When a single present is left behind just hours before Christmas morning Steve shrugs it off as a margin of error, while the beat Santa (Jim Broadbent) heads off to bed to sleep aside Mrs. Clause (Imelda Staunton). It’s up to Arthur to save the magic of Christmas for this child located in a small English village. Hitching up the old sledge with the help of the spitfire Grandsanta (Bill Nighty), and a stole away elf named Briony, Arthur tries to get the presents under the tree before dawn. Of course navigations don’t go smoothly, and they get lost along with way in pursuit of their destination.

Sure it may sound like the standard holiday affair of the underdog saving the day, but it’s filled with clever twists and visual gags that are amusing throughout. It’s the sort of clean entertainment that isn’t squeamish to sit through, and is sure to get anybody in the Christmassy spirit. The character of Arthur is an endearing hero to watch, and is perfectly matched with the voice of McAvoy.  Grandsanta gets the most of the laughs, who is filled with countless back in my day like stories of hitching up the sledge and doing it the old school way.

The overlying theme of the story is how the old versus the new come together to save Christmas for one little girl.
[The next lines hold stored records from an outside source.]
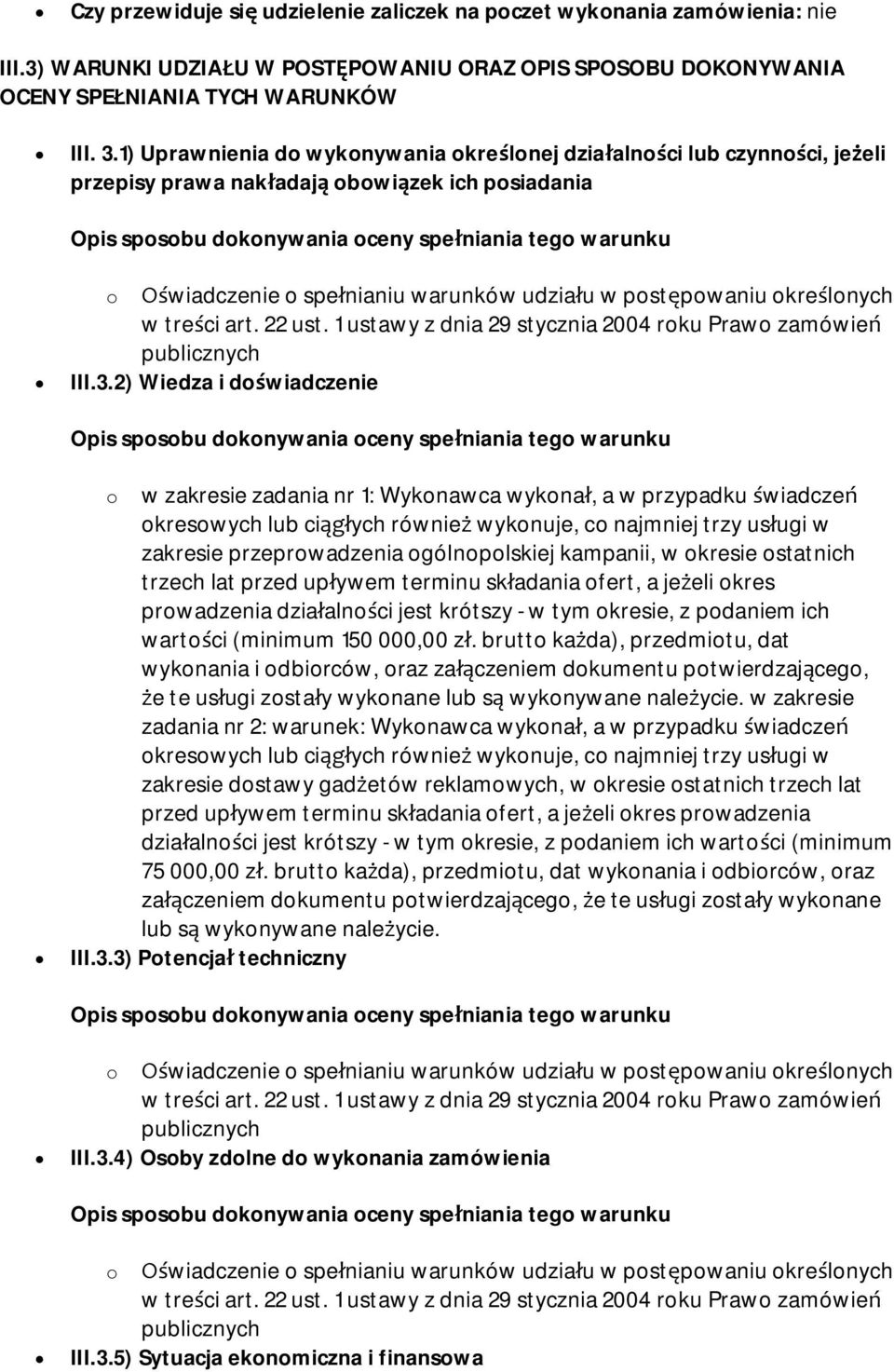 2) Wiedza i doświadczenie o w zakresie zadania nr 1: Wykonawca wykonał, a w przypadku świadczeń okresowych lub ciągłych również wykonuje, co najmniej trzy usługi w zakresie przeprowadzenia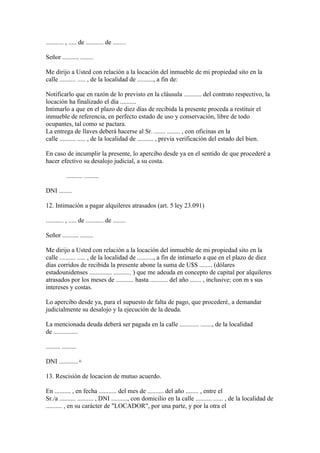 ........... , ..... de ........... de ........

Señor .......... ........

Me dirijo a Usted con relación a la locación del inmueble de mi propiedad sito en la
calle .......... ..... , de la localidad de .........., a fin de:

Notificarlo que en razón de lo previsto en la cláusula ........... del contrato respectivo, la
locación ha finalizado el día ..........
Intimarlo a que en el plazo de diez días de recibida la presente proceda a restituir el
inmueble de referencia, en perfecto estado de uso y conservación, libre de todo
ocupantes, tal como se pactara.
La entrega de llaves deberá hacerse al Sr. ....... ........ , con oficinas en la
calle .......... ..... , de la localidad de .......... , previa verificación del estado del bien.

En caso de incumplir la presente, lo apercibo desde ya en el sentido de que procederé a
hacer efectivo su desalojo judicial, a su costa.

            .......... .........

DNI ........

12. Intimación a pagar alquileres atrasados (art. 5 ley 23.091)

........... , ..... de ........... de ........

Señor .......... ........

Me dirijo a Usted con relación a la locación del inmueble de mi propiedad sito en la
calle .......... ..... , de la localidad de .........., a fin de intimarlo a que en el plazo de diez
días corridos de recibida la presente abone la suma de U$S ........ (dólares
estadounidenses .............. ........... ) que me adeuda en concepto de capital por alquileres
atrasados por los meses de ........... hasta ........... del año ....... , inclusive; con m s sus
intereses y costas.

Lo apercibo desde ya, para el supuesto de falta de pago, que procederé‚ a demandar
judicialmente su desalojo y la ejecución de la deuda.

La mencionada deuda deberá ser pagada en la calle ............ ......., de la localidad
de ...............

......... .........

DNI ............+

13. Rescisión de locacion de mutuo acuerdo.

En .......... , en fecha ........... del mes de .......... del año ........ , entre el
Sr./a .......... .......... , DNI .........., con domicilio en la calle .......... ...... , de la localidad de
.......... , en su carácter de "LOCADOR", por una parte, y por la otra el
 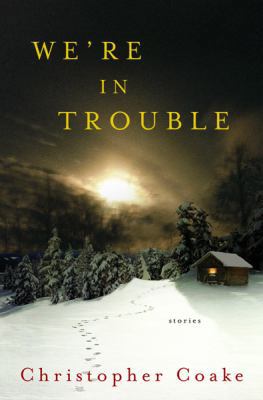 We're In Trouble: Stories 0151010943 Book Cover
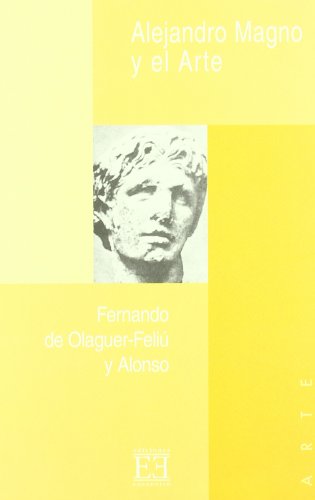 Imagen de archivo de ALEJANDRO MAGNO Y EL ARTE a la venta por KALAMO LIBROS, S.L.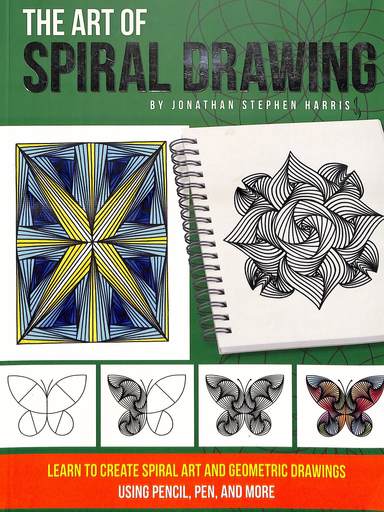 Art Of Spiral Drawing : Learn To Create Spiral Art & Geometric Drawings Using Pencil Pen & More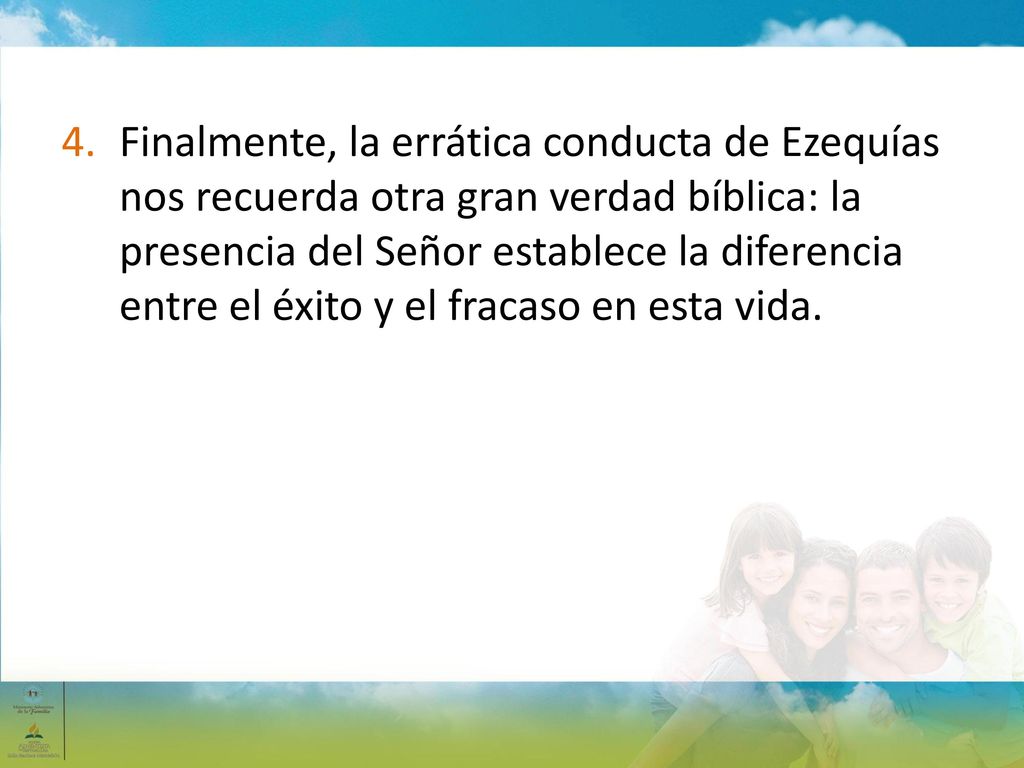 Finalmente, la errática conducta de Ezequías nos recuerda otra gran verdad bíblica: la presencia del Señor establece la diferencia entre el éxito y el fracaso en esta vida.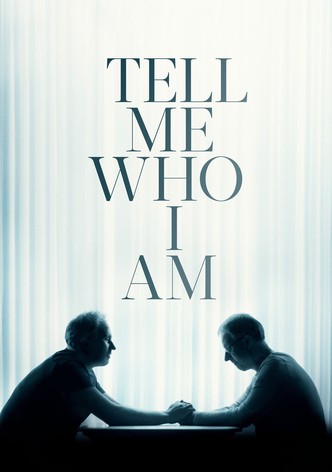 Tell Me Who I Am - A volte è meglio dimenticare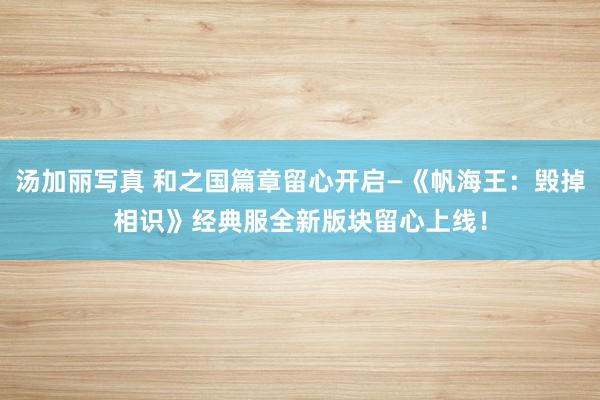 汤加丽写真 和之国篇章留心开启—《帆海王：毁掉相识》经典服全新版块留心上线！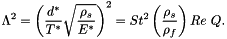 \[ \Lambda^2 = \left( \frac{d^*}{T^*} \sqrt{\frac{\rho_s}{E^*}} \right)^2 = St^2 \left( \frac{\rho_s}{\rho_f} \right) Re \ Q. \]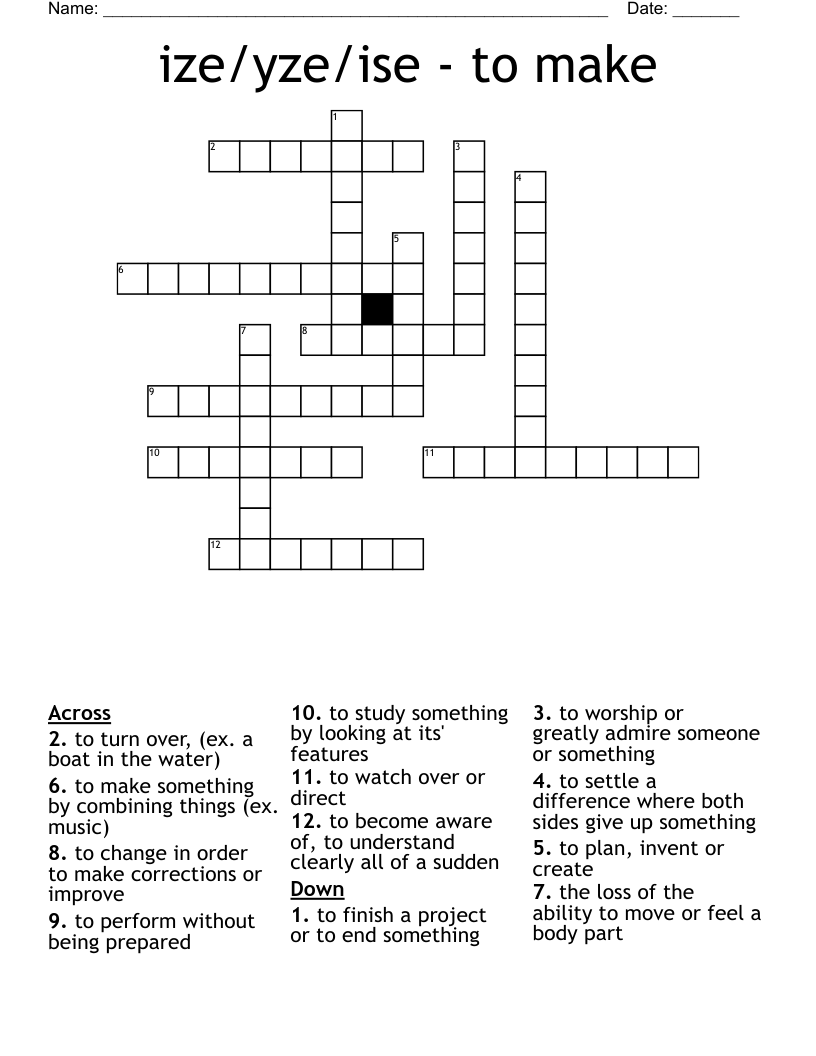 ize/yze/ise - to make Crossword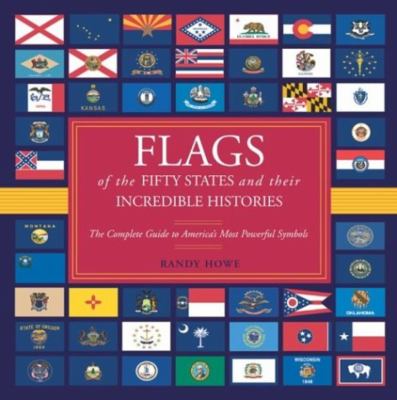 Flags of the fifty states and their incredible histories /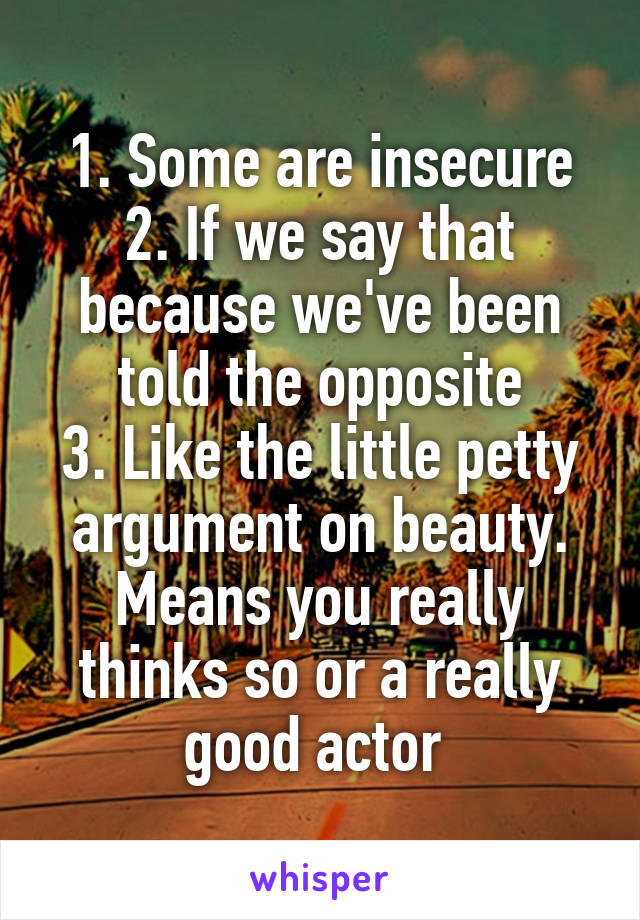 1. Some are insecure
2. If we say that because we've been told the opposite
3. Like the little petty argument on beauty. Means you really thinks so or a really good actor 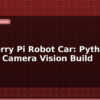 blog raspberry pi robot car python gpio camera vision build 597542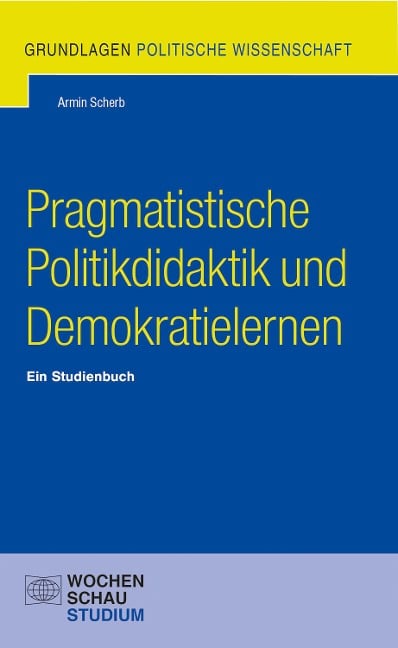 Pragmatistische Politikdidaktik und Demokratielernen - Armin Scherb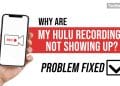 Hulu Recordings Not Showing Up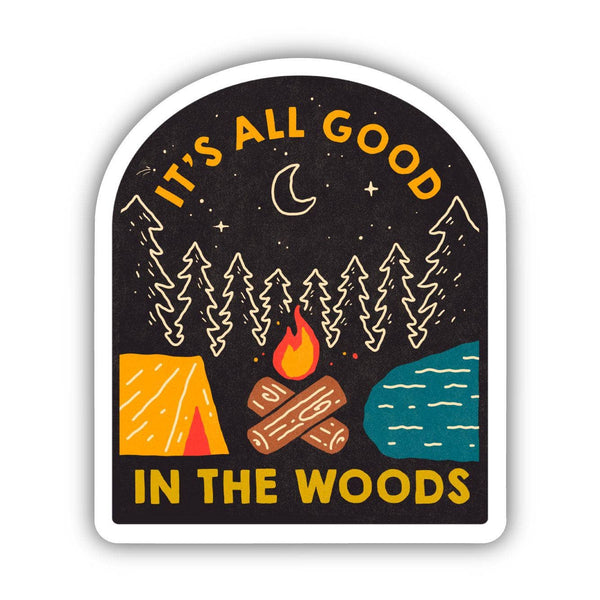 “It's All Good In The Woods” Vinyl Sticker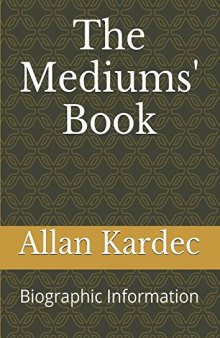 The Mediums’ Book: Biographic Information
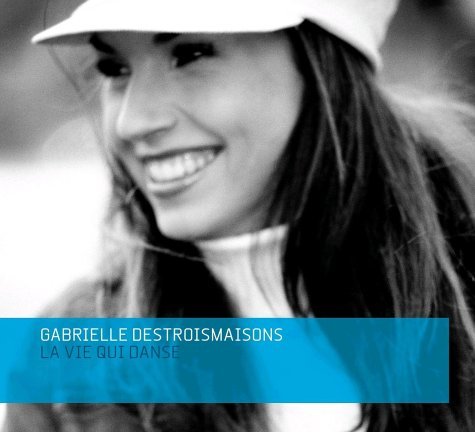 Gabrielle Destroismaisons/Vie Qui Danse@Import-Can
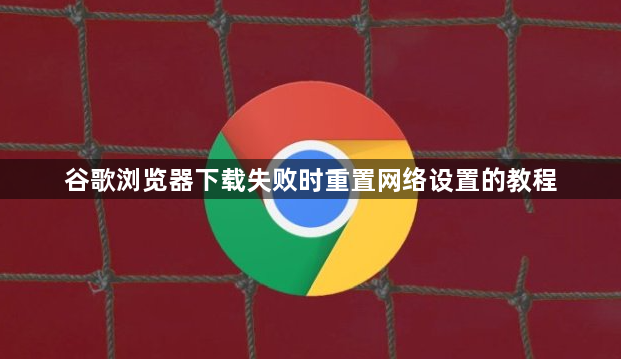 谷歌浏览器下载失败时重置网络设置的教程1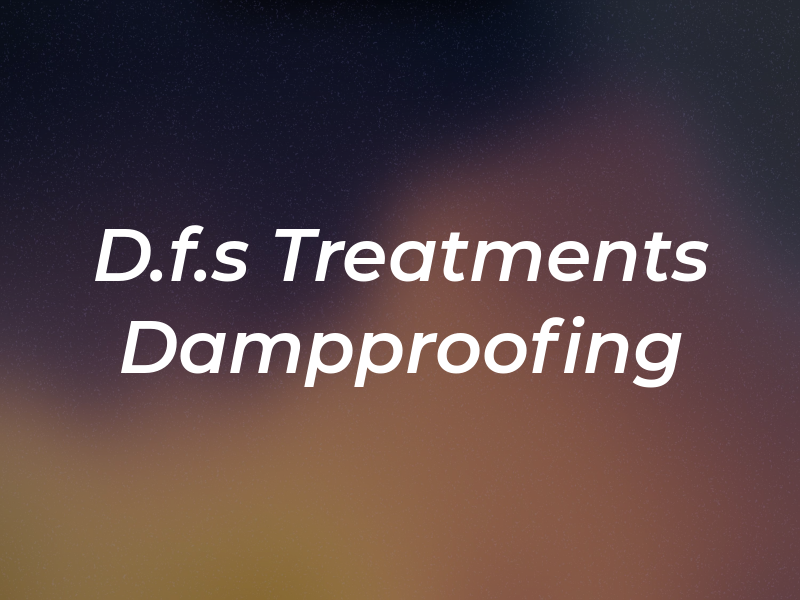 D.f.s Treatments Dampproofing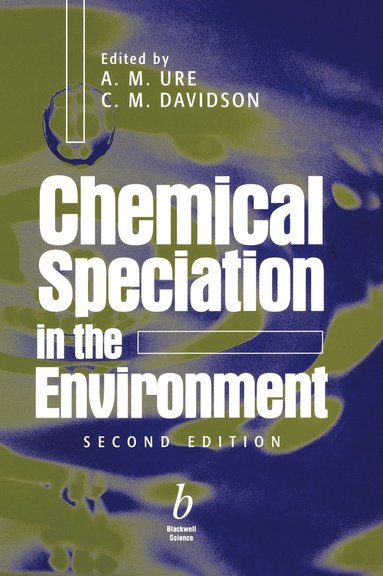Ure, Davidson, A. M. Ure, C. M. Davidson - Chemical Speciation in the Environment, Inbunden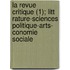 La Revue Critique (1); Litt Rature-Sciences Politique-Arts- Conomie Sociale
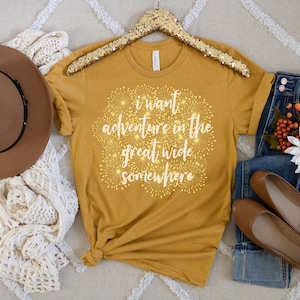 Adventure In The Great Wide Somewhere - Beauty and the Beast Shirt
It’s the kind of holiday entertainment done right, and it will probably become a much loved classic in years to come. Out of all the animated features to come out this year I’d take this film over Rango, King Fu Panda 2, and Puss in Boots. This one feels more fresh, and spunky. Not very often are holiday animated films have a script as bright, and funny as this one. The animation also looks superb in 3D.